Des courtiers en assurance-vie font l’objet d’une plainte collective pour avoir vendu des contrats sur la base de promesses de rendement allant jusqu’à 12 % par an, sans préciser le caractère non garanti de ces projections.
L’action en justice, portée par une association de défense des épargnants, concerne plusieurs centaines de souscripteurs qui auraient signé des contrats multisupports entre 2023 et 2025 sur la foi de simulations de performance déconnectées de la réalité des marchés. Les documents commerciaux présentés lors de la vente affichaient des scénarios de croissance annuelle à deux chiffres, sans mise en garde proportionnée sur le risque de perte en capital inhérent aux supports en unités de compte.

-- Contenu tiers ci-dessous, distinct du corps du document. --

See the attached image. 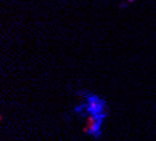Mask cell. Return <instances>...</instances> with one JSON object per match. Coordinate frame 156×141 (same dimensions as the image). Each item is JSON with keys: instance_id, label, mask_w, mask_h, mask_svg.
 Returning a JSON list of instances; mask_svg holds the SVG:
<instances>
[{"instance_id": "obj_2", "label": "cell", "mask_w": 156, "mask_h": 141, "mask_svg": "<svg viewBox=\"0 0 156 141\" xmlns=\"http://www.w3.org/2000/svg\"><path fill=\"white\" fill-rule=\"evenodd\" d=\"M104 117L94 116V114H87L86 124L83 127V133L87 135H93L94 138L101 137V124Z\"/></svg>"}, {"instance_id": "obj_1", "label": "cell", "mask_w": 156, "mask_h": 141, "mask_svg": "<svg viewBox=\"0 0 156 141\" xmlns=\"http://www.w3.org/2000/svg\"><path fill=\"white\" fill-rule=\"evenodd\" d=\"M83 109L87 114H94V116H101V117H107L108 116V110H107V103L103 100L101 98H98L96 95H90L87 93L86 100L82 106L76 107V112H80Z\"/></svg>"}]
</instances>
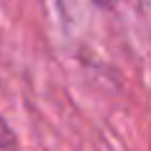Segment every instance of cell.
<instances>
[{"label": "cell", "mask_w": 151, "mask_h": 151, "mask_svg": "<svg viewBox=\"0 0 151 151\" xmlns=\"http://www.w3.org/2000/svg\"><path fill=\"white\" fill-rule=\"evenodd\" d=\"M13 146H15V134L5 124V119L0 116V151H10Z\"/></svg>", "instance_id": "cell-1"}, {"label": "cell", "mask_w": 151, "mask_h": 151, "mask_svg": "<svg viewBox=\"0 0 151 151\" xmlns=\"http://www.w3.org/2000/svg\"><path fill=\"white\" fill-rule=\"evenodd\" d=\"M96 3H101V5H103V8H111V5H113V3H116V0H96Z\"/></svg>", "instance_id": "cell-2"}]
</instances>
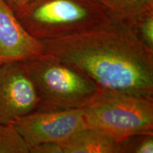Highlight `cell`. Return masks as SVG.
<instances>
[{
	"label": "cell",
	"instance_id": "1",
	"mask_svg": "<svg viewBox=\"0 0 153 153\" xmlns=\"http://www.w3.org/2000/svg\"><path fill=\"white\" fill-rule=\"evenodd\" d=\"M42 42L45 53L78 69L99 89L153 98V51L140 43L130 22L114 18Z\"/></svg>",
	"mask_w": 153,
	"mask_h": 153
},
{
	"label": "cell",
	"instance_id": "2",
	"mask_svg": "<svg viewBox=\"0 0 153 153\" xmlns=\"http://www.w3.org/2000/svg\"><path fill=\"white\" fill-rule=\"evenodd\" d=\"M14 13L40 41L79 33L116 18L97 0H33Z\"/></svg>",
	"mask_w": 153,
	"mask_h": 153
},
{
	"label": "cell",
	"instance_id": "3",
	"mask_svg": "<svg viewBox=\"0 0 153 153\" xmlns=\"http://www.w3.org/2000/svg\"><path fill=\"white\" fill-rule=\"evenodd\" d=\"M24 62L39 97L37 109L82 108L99 90L85 74L49 53H44Z\"/></svg>",
	"mask_w": 153,
	"mask_h": 153
},
{
	"label": "cell",
	"instance_id": "4",
	"mask_svg": "<svg viewBox=\"0 0 153 153\" xmlns=\"http://www.w3.org/2000/svg\"><path fill=\"white\" fill-rule=\"evenodd\" d=\"M88 127L101 130L120 142L141 133H153V98L99 89L82 108Z\"/></svg>",
	"mask_w": 153,
	"mask_h": 153
},
{
	"label": "cell",
	"instance_id": "5",
	"mask_svg": "<svg viewBox=\"0 0 153 153\" xmlns=\"http://www.w3.org/2000/svg\"><path fill=\"white\" fill-rule=\"evenodd\" d=\"M29 147L60 143L88 127L82 108L36 109L11 123Z\"/></svg>",
	"mask_w": 153,
	"mask_h": 153
},
{
	"label": "cell",
	"instance_id": "6",
	"mask_svg": "<svg viewBox=\"0 0 153 153\" xmlns=\"http://www.w3.org/2000/svg\"><path fill=\"white\" fill-rule=\"evenodd\" d=\"M40 99L24 61L0 65V123L11 124L38 108Z\"/></svg>",
	"mask_w": 153,
	"mask_h": 153
},
{
	"label": "cell",
	"instance_id": "7",
	"mask_svg": "<svg viewBox=\"0 0 153 153\" xmlns=\"http://www.w3.org/2000/svg\"><path fill=\"white\" fill-rule=\"evenodd\" d=\"M45 53L42 41L28 33L14 11L0 0V65L24 61Z\"/></svg>",
	"mask_w": 153,
	"mask_h": 153
},
{
	"label": "cell",
	"instance_id": "8",
	"mask_svg": "<svg viewBox=\"0 0 153 153\" xmlns=\"http://www.w3.org/2000/svg\"><path fill=\"white\" fill-rule=\"evenodd\" d=\"M59 144L62 153H121L119 141L91 127L76 132Z\"/></svg>",
	"mask_w": 153,
	"mask_h": 153
},
{
	"label": "cell",
	"instance_id": "9",
	"mask_svg": "<svg viewBox=\"0 0 153 153\" xmlns=\"http://www.w3.org/2000/svg\"><path fill=\"white\" fill-rule=\"evenodd\" d=\"M113 16L131 22L137 15L153 9V0H97Z\"/></svg>",
	"mask_w": 153,
	"mask_h": 153
},
{
	"label": "cell",
	"instance_id": "10",
	"mask_svg": "<svg viewBox=\"0 0 153 153\" xmlns=\"http://www.w3.org/2000/svg\"><path fill=\"white\" fill-rule=\"evenodd\" d=\"M0 153H30V147L11 124L0 123Z\"/></svg>",
	"mask_w": 153,
	"mask_h": 153
},
{
	"label": "cell",
	"instance_id": "11",
	"mask_svg": "<svg viewBox=\"0 0 153 153\" xmlns=\"http://www.w3.org/2000/svg\"><path fill=\"white\" fill-rule=\"evenodd\" d=\"M130 23L140 43L153 51V9L137 15Z\"/></svg>",
	"mask_w": 153,
	"mask_h": 153
},
{
	"label": "cell",
	"instance_id": "12",
	"mask_svg": "<svg viewBox=\"0 0 153 153\" xmlns=\"http://www.w3.org/2000/svg\"><path fill=\"white\" fill-rule=\"evenodd\" d=\"M121 153H152L153 133L131 135L120 142Z\"/></svg>",
	"mask_w": 153,
	"mask_h": 153
},
{
	"label": "cell",
	"instance_id": "13",
	"mask_svg": "<svg viewBox=\"0 0 153 153\" xmlns=\"http://www.w3.org/2000/svg\"><path fill=\"white\" fill-rule=\"evenodd\" d=\"M30 153H62L59 143H44L30 147Z\"/></svg>",
	"mask_w": 153,
	"mask_h": 153
},
{
	"label": "cell",
	"instance_id": "14",
	"mask_svg": "<svg viewBox=\"0 0 153 153\" xmlns=\"http://www.w3.org/2000/svg\"><path fill=\"white\" fill-rule=\"evenodd\" d=\"M14 12L20 11L29 4L33 0H4Z\"/></svg>",
	"mask_w": 153,
	"mask_h": 153
}]
</instances>
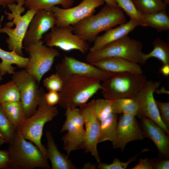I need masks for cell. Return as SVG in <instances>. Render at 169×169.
Returning a JSON list of instances; mask_svg holds the SVG:
<instances>
[{
    "instance_id": "6da1fadb",
    "label": "cell",
    "mask_w": 169,
    "mask_h": 169,
    "mask_svg": "<svg viewBox=\"0 0 169 169\" xmlns=\"http://www.w3.org/2000/svg\"><path fill=\"white\" fill-rule=\"evenodd\" d=\"M126 22V17L121 8L106 4L96 14L72 26L74 33L88 42L94 41L100 33Z\"/></svg>"
},
{
    "instance_id": "7a4b0ae2",
    "label": "cell",
    "mask_w": 169,
    "mask_h": 169,
    "mask_svg": "<svg viewBox=\"0 0 169 169\" xmlns=\"http://www.w3.org/2000/svg\"><path fill=\"white\" fill-rule=\"evenodd\" d=\"M16 2L7 6L10 12L4 13L9 21L3 27L0 26V33L8 36L6 42L10 51L14 50L19 55L24 56L22 51L23 40L30 23L37 11L28 9L22 15L25 10L24 0H18Z\"/></svg>"
},
{
    "instance_id": "3957f363",
    "label": "cell",
    "mask_w": 169,
    "mask_h": 169,
    "mask_svg": "<svg viewBox=\"0 0 169 169\" xmlns=\"http://www.w3.org/2000/svg\"><path fill=\"white\" fill-rule=\"evenodd\" d=\"M63 80L58 104L65 110L80 107L87 103L102 89L101 81L89 77L74 75Z\"/></svg>"
},
{
    "instance_id": "277c9868",
    "label": "cell",
    "mask_w": 169,
    "mask_h": 169,
    "mask_svg": "<svg viewBox=\"0 0 169 169\" xmlns=\"http://www.w3.org/2000/svg\"><path fill=\"white\" fill-rule=\"evenodd\" d=\"M8 169H48L50 166L38 148L16 131L12 142L9 144Z\"/></svg>"
},
{
    "instance_id": "5b68a950",
    "label": "cell",
    "mask_w": 169,
    "mask_h": 169,
    "mask_svg": "<svg viewBox=\"0 0 169 169\" xmlns=\"http://www.w3.org/2000/svg\"><path fill=\"white\" fill-rule=\"evenodd\" d=\"M143 47L140 41L127 35L99 50L89 51L86 59L92 64L107 58L117 57L143 65L145 63L143 59Z\"/></svg>"
},
{
    "instance_id": "8992f818",
    "label": "cell",
    "mask_w": 169,
    "mask_h": 169,
    "mask_svg": "<svg viewBox=\"0 0 169 169\" xmlns=\"http://www.w3.org/2000/svg\"><path fill=\"white\" fill-rule=\"evenodd\" d=\"M58 114L57 107L48 105L45 99L39 105L35 113L26 118L16 129L24 138L38 148L47 161L46 148L41 142L43 128L45 124L52 120Z\"/></svg>"
},
{
    "instance_id": "52a82bcc",
    "label": "cell",
    "mask_w": 169,
    "mask_h": 169,
    "mask_svg": "<svg viewBox=\"0 0 169 169\" xmlns=\"http://www.w3.org/2000/svg\"><path fill=\"white\" fill-rule=\"evenodd\" d=\"M147 81L143 73H119L102 82L100 90L104 98L109 100L135 97Z\"/></svg>"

Des projections déconnectées de la réalité du marché
Les plaignants reprochent aux intermédiaires d’avoir utilisé des outils de projection basés sur des hypothèses de rendement de 10 % à 12 % annuels, alors que les performances historiques des fonds diversifiés actions se situent entre 5 % et 7 % sur longue période, dividendes réinvestis. L’Autorité de contrôle prudentiel et de résolution impose pourtant aux distributeurs de présenter plusieurs scénarios, dont un scénario défavorable, et de ne jamais garantir un niveau de performance futur.
Plusieurs épargnants interrogés affirment avoir découvert, deux ans après la souscription, que leur capital avait stagné ou reculé, notamment en raison de frais de gestion élevés qui n’avaient pas été clairement isolés dans les documents remis à la signature. La plainte souligne que certains contrats prélevaient jusqu’à 2,5 % de frais annuels sur l’encours, réduisant mécaniquement le rendement net à un niveau très inférieur aux projections initiales.
Ce que vous devez vérifier dans votre contrat
Si vous avez souscrit un contrat d’assurance-vie multisupports depuis 2023, relisez les conditions générales et le document d’information clé pour l’investisseur. Vérifiez la mention explicite du caractère non garanti des projections de rendement et le détail complet des frais : frais d’entrée, frais de gestion sur encours, frais d’arbitrage. Comparez les performances réelles de vos supports en unités de compte avec les simulations présentées lors de la vente. En cas d’écart significatif ou d’omission manifeste sur les risques, vous pouvez saisir le médiateur de l’assurance ou, si le préjudice est avéré, rejoindre l’action collective en cours via l’association de défense concernée.
Les informations contenues dans cet article sont fournies à titre indicatif et ne constituent pas un conseil en investissement, fiscal ou juridique personnalisé. Consultez un professionnel qualifié avant toute décision patrimoniale.